I wrote for Politico today about Nancy Pelosi’s case against the tax bill. There are legitimate criticisms to make of the bill, just not this one:
Pelosi’s seemingly damning factoids come from the year 2027, an odd date to focus on, since it’s not when the bill goes into effect, but when part of it lapses. In 10 years, many of the tax cuts on the individual side expire. This means that the middle-class tax cuts go away, which Pelosi portrays as a Republican plot to loot the middle class.
It’s a very strange argument against passing a bill to say horrible things will happen once the legislation no longer fully applies. This is more logically a case for extending the bill than for blocking it. Indeed, it is almost certain that the middle-class provisions would eventually be preserved. (This is one reason Republicans were willing to let the individual tax cuts sunset and not the corporate tax cuts.)
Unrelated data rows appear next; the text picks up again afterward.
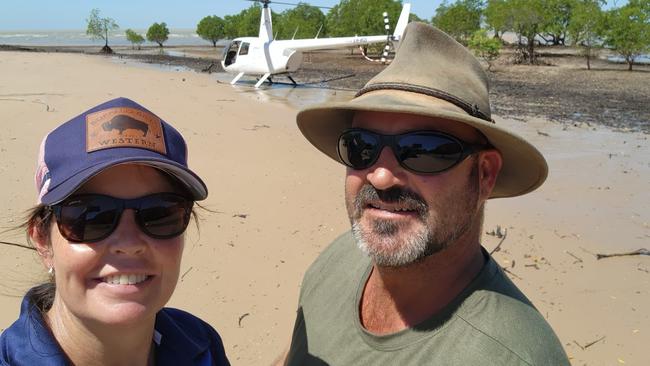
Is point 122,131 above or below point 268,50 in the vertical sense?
above

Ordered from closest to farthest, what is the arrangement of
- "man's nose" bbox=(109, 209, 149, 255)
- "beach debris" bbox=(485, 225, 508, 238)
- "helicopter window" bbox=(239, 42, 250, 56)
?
"man's nose" bbox=(109, 209, 149, 255), "beach debris" bbox=(485, 225, 508, 238), "helicopter window" bbox=(239, 42, 250, 56)

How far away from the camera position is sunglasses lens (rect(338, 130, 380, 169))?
1.89m

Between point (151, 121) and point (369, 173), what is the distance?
807 mm

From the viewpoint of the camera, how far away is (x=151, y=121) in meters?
1.55

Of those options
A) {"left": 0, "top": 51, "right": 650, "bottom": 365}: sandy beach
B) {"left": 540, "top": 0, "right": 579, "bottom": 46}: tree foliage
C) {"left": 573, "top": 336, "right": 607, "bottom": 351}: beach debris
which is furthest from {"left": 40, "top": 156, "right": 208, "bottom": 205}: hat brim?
{"left": 540, "top": 0, "right": 579, "bottom": 46}: tree foliage

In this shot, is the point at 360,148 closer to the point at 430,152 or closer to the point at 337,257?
the point at 430,152

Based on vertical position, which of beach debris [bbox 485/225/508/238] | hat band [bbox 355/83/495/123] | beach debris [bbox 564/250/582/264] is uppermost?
hat band [bbox 355/83/495/123]

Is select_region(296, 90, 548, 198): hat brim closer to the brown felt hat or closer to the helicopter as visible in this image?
the brown felt hat

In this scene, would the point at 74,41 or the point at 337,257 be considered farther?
the point at 74,41

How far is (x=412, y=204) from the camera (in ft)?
5.99

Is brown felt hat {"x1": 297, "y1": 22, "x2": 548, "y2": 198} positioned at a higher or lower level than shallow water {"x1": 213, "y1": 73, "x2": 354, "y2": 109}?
higher

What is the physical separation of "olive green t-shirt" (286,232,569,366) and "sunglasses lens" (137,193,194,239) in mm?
743

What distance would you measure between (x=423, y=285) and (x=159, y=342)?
95cm

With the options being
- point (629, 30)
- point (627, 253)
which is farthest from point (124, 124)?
point (629, 30)
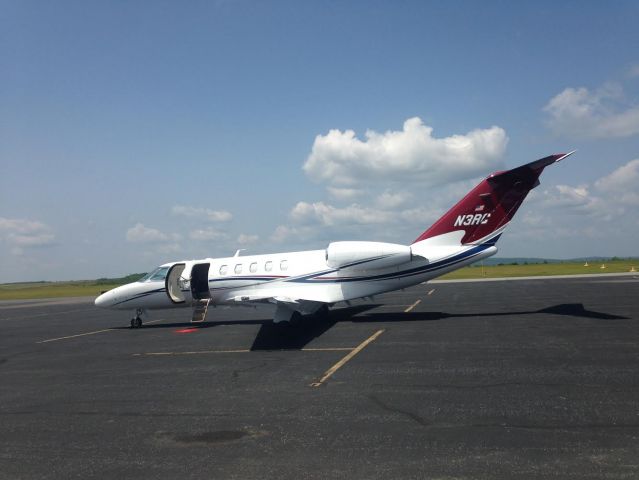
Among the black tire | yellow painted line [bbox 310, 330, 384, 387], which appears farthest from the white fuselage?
yellow painted line [bbox 310, 330, 384, 387]

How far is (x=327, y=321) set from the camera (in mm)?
19094

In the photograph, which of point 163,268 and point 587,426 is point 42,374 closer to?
point 163,268

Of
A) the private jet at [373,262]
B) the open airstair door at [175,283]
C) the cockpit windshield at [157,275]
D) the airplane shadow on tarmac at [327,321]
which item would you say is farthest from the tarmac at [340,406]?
the cockpit windshield at [157,275]

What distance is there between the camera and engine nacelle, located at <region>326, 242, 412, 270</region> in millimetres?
17281

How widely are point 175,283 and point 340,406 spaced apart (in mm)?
15211

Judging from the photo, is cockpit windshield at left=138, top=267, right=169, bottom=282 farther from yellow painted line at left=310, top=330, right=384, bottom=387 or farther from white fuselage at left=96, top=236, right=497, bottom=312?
yellow painted line at left=310, top=330, right=384, bottom=387

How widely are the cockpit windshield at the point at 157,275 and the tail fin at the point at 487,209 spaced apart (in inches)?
452

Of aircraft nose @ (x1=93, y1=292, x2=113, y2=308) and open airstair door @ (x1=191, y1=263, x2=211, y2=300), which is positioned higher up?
open airstair door @ (x1=191, y1=263, x2=211, y2=300)

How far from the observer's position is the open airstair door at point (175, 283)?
20844 millimetres

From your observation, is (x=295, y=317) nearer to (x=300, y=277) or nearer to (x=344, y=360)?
(x=300, y=277)

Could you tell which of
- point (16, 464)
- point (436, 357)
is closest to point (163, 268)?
point (436, 357)

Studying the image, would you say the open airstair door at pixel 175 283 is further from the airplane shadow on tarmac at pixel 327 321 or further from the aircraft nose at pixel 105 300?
the aircraft nose at pixel 105 300

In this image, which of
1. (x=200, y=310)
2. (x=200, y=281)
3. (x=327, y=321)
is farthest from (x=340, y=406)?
(x=200, y=281)

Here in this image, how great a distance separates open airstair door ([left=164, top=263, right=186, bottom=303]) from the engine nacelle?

If Pelosi were being more scrupulous, she’d say, “If 10 years from now, Democrats for some reason don’t agree with Republicans to extend the middle-class tax cut — then they will go away and it will be shame on us.”
What is, by the way, this looming middle-class wasteland in 2027? Pelosi is relying on the liberal Tax Policy Center for her figures. As that outfit puts it, “on average, in 2027 taxes would change little for lower- and middle-income groups.” Oh.